Results of the Life After Cancer Epidemiology (LACE) study reported at the 2010 San Antonio Breast Cancer Symposium indicate that taking multivitamins with minerals may be beneficial in lowering a woman's risk of breast cancer recurrence and death. Breast cancer patients are more frequent users of multivitamins than healthy populations (approximately 60% compared to 38% in one large survey), yet no studies to date have examined the association between multivitamin use and prognosis.

The study included 2,240 women aged 18 to 70 who were patients of the Kaiser Permanente Northern California health care system and were diagnosed with nonmetastatic breast cancer between 1997 and 2000. The women entered the study two years post-diagnosis, on average. A mailed questionnaire was used to collect information on multivitamin use for five years before diagnosis and since breast cancer diagnosis, in addition to other lifestyle factors and demographic information. Tumor and treatment characteristics were determined using Kaiser Permanente Northern California Cancer Registry and clinical databases. Outcomes, including recurrence and death from any cause, were determined once per year using a mailed questionnaire and verified by medical record review. A total of 363 recurrences, 202 breast cancer deaths, and 372 deaths from all causes had occurred by May 7, 2010.

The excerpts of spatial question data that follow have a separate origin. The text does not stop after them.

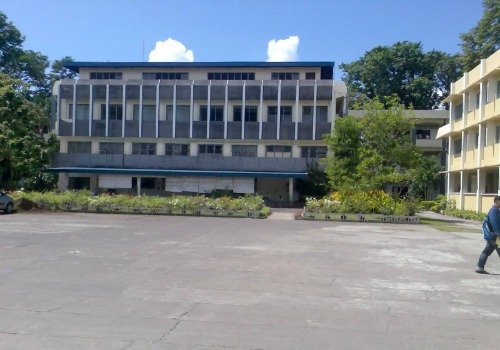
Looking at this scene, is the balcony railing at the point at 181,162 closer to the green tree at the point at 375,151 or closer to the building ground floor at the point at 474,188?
the green tree at the point at 375,151

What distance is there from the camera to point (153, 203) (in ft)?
107

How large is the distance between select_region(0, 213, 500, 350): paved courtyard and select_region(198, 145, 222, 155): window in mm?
30884

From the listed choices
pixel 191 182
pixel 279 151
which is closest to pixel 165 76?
pixel 191 182

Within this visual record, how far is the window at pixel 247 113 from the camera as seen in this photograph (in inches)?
1844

Forty-nine percent of study participants reported taking multivitamins with minerals before breast cancer diagnosis and 65% reported taking them after diagnosis. Thirteen percent and 19% of participants reported taking multivitamins without minerals pre- and post-diagnosis, respectively. Taking multivitamins with minerals after diagnosis was found to be associated with a 20% lower risk of recurrence and 29% lower risk of breast cancer-specific death compared to never using multivitamins. Continual use of multivitamins with minerals from the pre- to post-diagnosis period at least three times/week compared to never use was found to be associated with a 31% lower risk of recurrence. However, this result might be valid only for women who underwent radiotherapy as part of their breast cancer treatment since when the results were analyzed by treatment type, women who underwent radiation treatment benefitted the most. No associations were found for taking multivitamins without minerals and breast cancer recurrence, breast cancer-specific death or overall mortality.

Comments regarding the study

This study is the first to examine multivitamin use and breast cancer outcomes, but there have been a number of studies examining the associations between vitamin use and risk of breast cancer. Some of these studies have reported disturbing results, indicating that vitamins could increase breast cancer risk for some women, especially those who are not actually deficient. The above study controls for many breast cancer-related risk factors, but suffers from recall bias and a relatively small sample size of multivitamin without mineral use (which makes it impossible to interpret the finding that only multivitamin formulations that also include minerals such as calcium, magnesium and zinc improve outcomes). Also, women who take multivitamins may be more likely to eat a healthy diet, which could also influence prognosis.